Jak mówiła, lekarze w dalszym ciągu czekają na większe dostawy szczepionek. We wtorek Dworczyk zapowiedział, że w najbliższych dwóch tygodniach do punktów szczepień na terenie całego kraju trafi łącznie ponad dwa miliony dawek. - Cieszą zapowiedzi ministerstwa, ale jednocześnie czekamy również na poluzowanie wszystkich reżimów i danie możliwości zaszczepienia tym, którzy chcą się zaszczepić – powiedziała Janicka.
"Sama wieść o szczepieniu nie chroni nas przed wirusem"
Janicka zaapelowała do ludzi, by przestrzegali reżimu sanitarnego w miejscach szczepień.
- Stanowi to dzisiaj duży problem. Pacjenci, chyba w obawie, że nie dostaną szczepionki albo że otrzyma ją ktoś inny, często zgłaszają się znacznie przed terminem.
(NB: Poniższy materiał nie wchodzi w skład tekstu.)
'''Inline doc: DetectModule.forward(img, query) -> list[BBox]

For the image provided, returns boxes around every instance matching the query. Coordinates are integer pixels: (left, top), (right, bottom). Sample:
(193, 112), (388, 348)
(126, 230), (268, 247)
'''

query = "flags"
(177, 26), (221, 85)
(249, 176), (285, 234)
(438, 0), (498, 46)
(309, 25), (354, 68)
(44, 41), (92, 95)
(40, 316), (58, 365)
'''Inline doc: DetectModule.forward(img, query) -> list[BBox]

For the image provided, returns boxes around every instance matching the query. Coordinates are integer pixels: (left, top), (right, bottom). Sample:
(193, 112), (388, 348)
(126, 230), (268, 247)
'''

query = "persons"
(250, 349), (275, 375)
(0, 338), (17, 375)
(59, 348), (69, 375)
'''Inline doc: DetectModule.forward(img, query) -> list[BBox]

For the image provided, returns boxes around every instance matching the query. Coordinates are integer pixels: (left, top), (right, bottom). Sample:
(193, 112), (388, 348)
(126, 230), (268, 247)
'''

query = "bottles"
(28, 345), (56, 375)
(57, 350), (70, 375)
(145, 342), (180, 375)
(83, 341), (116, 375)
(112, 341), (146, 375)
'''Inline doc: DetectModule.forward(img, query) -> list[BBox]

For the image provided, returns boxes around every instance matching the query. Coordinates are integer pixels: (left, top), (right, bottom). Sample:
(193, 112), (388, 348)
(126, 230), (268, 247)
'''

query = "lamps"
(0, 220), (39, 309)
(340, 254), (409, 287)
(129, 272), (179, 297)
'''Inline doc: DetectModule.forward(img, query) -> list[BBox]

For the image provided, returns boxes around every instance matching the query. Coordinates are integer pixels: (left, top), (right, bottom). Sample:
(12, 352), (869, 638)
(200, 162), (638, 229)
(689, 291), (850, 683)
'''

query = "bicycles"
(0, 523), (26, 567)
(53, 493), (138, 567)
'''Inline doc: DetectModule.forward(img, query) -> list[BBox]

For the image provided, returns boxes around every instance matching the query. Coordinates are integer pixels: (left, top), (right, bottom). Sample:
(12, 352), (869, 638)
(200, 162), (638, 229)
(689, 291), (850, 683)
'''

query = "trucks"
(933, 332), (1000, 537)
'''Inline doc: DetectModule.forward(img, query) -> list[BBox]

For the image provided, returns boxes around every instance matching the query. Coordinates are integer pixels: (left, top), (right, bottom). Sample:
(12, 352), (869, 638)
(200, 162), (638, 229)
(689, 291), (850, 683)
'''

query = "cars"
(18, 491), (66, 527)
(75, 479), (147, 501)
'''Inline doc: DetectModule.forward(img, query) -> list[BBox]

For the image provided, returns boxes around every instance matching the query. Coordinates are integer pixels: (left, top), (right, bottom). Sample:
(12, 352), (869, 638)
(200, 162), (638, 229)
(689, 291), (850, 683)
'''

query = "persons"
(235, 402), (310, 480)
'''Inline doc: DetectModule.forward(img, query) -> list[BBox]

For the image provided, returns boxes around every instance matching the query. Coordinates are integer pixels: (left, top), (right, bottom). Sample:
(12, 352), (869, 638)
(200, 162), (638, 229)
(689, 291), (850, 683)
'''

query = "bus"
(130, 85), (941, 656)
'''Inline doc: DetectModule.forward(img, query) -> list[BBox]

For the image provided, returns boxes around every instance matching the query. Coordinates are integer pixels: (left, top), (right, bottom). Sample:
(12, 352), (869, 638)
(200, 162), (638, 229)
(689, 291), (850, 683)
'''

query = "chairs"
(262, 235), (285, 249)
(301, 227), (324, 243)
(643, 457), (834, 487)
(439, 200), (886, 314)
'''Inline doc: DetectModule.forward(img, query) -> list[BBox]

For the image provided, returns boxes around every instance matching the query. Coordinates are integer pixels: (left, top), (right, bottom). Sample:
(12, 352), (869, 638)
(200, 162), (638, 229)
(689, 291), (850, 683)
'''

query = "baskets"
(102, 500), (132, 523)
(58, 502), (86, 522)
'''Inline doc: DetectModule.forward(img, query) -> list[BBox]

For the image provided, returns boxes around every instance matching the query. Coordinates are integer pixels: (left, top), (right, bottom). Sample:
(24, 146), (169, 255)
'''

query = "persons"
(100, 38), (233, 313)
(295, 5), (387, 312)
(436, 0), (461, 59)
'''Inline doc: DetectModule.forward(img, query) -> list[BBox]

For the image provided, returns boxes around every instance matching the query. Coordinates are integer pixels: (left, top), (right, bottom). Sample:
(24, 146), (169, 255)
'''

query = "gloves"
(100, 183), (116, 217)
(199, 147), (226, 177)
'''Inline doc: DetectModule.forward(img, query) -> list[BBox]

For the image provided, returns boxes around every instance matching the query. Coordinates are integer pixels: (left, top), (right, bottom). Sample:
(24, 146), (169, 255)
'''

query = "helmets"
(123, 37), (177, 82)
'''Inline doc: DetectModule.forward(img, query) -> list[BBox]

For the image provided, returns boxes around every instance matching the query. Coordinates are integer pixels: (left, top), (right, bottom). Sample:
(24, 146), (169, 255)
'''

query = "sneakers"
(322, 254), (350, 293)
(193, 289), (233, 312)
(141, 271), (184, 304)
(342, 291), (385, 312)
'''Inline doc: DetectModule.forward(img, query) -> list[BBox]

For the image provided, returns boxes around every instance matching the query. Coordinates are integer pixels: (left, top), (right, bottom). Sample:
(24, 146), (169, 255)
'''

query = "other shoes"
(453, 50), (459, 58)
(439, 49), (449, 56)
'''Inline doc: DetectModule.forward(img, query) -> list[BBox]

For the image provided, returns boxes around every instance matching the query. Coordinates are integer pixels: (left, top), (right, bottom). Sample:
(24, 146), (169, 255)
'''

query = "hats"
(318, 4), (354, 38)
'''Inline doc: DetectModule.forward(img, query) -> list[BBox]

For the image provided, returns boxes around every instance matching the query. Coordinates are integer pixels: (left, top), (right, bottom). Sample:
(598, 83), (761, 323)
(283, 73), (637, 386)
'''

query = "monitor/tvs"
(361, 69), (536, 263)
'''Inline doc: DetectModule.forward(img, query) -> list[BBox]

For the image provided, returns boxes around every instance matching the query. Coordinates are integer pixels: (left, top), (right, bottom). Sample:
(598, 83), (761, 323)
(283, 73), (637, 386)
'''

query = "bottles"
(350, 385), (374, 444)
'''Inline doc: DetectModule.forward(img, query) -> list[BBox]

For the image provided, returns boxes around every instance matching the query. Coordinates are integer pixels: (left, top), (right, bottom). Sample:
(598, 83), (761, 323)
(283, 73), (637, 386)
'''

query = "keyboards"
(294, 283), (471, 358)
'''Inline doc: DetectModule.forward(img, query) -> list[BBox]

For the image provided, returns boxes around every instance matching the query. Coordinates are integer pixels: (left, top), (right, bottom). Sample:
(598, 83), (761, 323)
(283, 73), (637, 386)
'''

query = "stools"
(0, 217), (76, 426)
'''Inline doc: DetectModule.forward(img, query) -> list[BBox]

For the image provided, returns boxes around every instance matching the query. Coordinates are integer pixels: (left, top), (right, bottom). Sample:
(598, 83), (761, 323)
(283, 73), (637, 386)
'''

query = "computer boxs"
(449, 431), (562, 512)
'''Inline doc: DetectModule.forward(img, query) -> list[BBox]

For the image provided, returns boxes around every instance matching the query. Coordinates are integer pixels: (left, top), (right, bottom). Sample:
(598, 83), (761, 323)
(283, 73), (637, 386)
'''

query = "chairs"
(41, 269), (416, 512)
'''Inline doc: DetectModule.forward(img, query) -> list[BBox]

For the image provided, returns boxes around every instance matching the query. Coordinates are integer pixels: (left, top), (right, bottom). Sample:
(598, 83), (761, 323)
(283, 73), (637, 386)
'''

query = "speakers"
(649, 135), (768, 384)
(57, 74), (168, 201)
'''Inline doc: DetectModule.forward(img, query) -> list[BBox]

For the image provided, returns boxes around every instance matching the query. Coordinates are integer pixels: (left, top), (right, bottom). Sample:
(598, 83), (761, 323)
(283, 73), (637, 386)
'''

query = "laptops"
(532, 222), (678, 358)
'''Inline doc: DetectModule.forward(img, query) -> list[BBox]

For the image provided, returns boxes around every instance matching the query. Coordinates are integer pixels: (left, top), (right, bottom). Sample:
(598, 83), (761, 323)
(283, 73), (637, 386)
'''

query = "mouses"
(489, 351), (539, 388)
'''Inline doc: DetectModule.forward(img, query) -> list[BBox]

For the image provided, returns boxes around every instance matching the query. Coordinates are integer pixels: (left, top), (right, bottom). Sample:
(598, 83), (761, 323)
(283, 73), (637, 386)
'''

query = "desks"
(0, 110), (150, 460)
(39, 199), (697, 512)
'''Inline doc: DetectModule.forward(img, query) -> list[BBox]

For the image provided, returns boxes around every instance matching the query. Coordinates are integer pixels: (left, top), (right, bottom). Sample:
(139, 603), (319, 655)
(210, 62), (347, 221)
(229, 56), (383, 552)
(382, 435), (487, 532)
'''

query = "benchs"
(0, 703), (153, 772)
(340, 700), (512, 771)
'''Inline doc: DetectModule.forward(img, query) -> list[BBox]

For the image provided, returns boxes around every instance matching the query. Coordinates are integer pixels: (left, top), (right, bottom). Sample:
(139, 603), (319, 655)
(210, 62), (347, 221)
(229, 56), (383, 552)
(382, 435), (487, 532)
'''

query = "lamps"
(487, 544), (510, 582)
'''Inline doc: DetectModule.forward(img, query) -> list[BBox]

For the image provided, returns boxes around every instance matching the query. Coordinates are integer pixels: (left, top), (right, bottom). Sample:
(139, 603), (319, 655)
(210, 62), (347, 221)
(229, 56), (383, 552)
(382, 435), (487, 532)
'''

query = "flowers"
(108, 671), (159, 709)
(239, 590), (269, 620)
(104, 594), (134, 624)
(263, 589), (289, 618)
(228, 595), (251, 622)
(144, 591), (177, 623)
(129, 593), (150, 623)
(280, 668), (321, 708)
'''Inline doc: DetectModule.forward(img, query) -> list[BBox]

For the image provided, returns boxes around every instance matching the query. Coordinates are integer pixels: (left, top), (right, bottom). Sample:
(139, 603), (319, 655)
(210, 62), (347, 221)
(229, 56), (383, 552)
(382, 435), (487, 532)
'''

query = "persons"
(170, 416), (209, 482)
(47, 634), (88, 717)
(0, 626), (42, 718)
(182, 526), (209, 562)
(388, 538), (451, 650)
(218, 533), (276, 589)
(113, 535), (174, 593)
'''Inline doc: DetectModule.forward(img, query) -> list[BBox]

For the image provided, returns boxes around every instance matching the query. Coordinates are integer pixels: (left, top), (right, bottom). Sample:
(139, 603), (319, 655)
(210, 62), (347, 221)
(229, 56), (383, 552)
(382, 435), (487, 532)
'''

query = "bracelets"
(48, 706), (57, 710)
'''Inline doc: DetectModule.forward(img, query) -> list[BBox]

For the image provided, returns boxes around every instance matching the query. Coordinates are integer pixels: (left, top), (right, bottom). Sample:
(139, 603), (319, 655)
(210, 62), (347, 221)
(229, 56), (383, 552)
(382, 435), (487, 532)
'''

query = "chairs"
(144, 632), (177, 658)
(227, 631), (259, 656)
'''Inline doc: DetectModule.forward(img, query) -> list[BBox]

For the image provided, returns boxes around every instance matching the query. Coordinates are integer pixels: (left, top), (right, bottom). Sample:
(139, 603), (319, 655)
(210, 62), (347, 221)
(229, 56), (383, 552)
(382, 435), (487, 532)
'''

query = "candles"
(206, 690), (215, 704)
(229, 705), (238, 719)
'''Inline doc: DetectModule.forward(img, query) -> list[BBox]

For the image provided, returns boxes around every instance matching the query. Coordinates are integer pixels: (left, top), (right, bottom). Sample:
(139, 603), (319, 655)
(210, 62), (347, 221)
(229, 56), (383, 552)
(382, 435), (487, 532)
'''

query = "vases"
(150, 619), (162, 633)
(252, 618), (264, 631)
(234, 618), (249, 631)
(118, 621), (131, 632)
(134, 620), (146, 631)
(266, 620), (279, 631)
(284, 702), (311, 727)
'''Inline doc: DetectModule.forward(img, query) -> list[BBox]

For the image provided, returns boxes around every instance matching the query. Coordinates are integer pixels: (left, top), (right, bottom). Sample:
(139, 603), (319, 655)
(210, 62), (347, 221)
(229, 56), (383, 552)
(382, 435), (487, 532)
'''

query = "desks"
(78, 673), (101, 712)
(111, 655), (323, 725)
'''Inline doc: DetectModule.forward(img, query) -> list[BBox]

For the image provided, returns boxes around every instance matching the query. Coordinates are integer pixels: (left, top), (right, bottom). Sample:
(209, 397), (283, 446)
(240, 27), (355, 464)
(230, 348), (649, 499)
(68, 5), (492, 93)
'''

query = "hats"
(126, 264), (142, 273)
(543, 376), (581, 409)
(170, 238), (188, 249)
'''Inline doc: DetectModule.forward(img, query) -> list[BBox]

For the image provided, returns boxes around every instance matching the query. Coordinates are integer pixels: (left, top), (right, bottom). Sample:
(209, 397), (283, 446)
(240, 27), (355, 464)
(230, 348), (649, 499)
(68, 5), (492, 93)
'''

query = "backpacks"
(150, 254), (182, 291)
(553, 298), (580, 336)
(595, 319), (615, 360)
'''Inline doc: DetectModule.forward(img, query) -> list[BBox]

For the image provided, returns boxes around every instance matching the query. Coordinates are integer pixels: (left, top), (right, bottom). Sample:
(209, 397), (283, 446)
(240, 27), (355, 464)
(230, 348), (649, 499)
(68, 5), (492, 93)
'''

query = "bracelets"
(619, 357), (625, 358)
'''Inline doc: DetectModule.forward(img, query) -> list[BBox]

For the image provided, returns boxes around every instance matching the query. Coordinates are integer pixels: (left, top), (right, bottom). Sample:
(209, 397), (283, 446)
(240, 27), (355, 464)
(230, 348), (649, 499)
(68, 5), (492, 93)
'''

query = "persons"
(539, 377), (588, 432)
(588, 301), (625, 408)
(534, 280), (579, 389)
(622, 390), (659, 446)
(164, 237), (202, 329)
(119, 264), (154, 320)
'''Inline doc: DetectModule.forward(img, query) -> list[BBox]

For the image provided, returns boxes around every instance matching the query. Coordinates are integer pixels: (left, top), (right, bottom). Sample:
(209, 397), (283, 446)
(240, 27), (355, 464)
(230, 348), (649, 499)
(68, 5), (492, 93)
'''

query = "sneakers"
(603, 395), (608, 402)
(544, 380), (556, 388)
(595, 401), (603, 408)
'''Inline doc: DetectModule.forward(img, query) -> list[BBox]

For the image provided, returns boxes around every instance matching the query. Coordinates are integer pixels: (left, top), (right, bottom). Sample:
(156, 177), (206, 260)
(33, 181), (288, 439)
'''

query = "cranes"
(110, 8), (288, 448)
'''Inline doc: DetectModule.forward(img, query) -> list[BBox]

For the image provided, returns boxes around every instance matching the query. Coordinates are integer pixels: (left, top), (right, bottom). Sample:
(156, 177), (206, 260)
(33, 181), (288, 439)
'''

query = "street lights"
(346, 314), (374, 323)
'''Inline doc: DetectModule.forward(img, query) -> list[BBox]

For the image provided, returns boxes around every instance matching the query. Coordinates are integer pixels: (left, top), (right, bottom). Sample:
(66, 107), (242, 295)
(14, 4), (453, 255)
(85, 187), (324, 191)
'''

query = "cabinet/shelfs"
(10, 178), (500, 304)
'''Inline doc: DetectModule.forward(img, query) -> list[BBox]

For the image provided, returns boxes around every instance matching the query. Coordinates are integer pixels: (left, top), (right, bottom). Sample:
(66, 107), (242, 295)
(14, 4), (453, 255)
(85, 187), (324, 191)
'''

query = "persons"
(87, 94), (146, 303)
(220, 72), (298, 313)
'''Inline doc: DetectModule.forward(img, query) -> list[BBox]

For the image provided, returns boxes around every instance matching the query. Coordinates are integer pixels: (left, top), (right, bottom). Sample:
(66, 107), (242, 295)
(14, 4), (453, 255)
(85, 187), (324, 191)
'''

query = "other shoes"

Siedzą, czekają przed przychodnią lub w poczekalni. Zapominamy, że jesteśmy w czasie pandemii. Pacjenci nagle wchodzą, wszyscy chcą być natychmiast zaszczepieni, maseczka pod nosem, nie zachowują odległości, nie zachowują dezynfekcji – mówiła lekarka.
Zwróciła się z prośbą do pacjentów, by przychodzili na konkretny, umówiony termin i przestrzegali zasady DDM (dystans, dezynfekcja, maseczka). - Jeżeli jesteście umówieni, to ta szczepionka na was czeka – zapewniła.
I dodała: - Wirus nie śpi. Czyha na każdego i wszędzie. A sama wieść o szczepieniu nie chroni nas przed nim.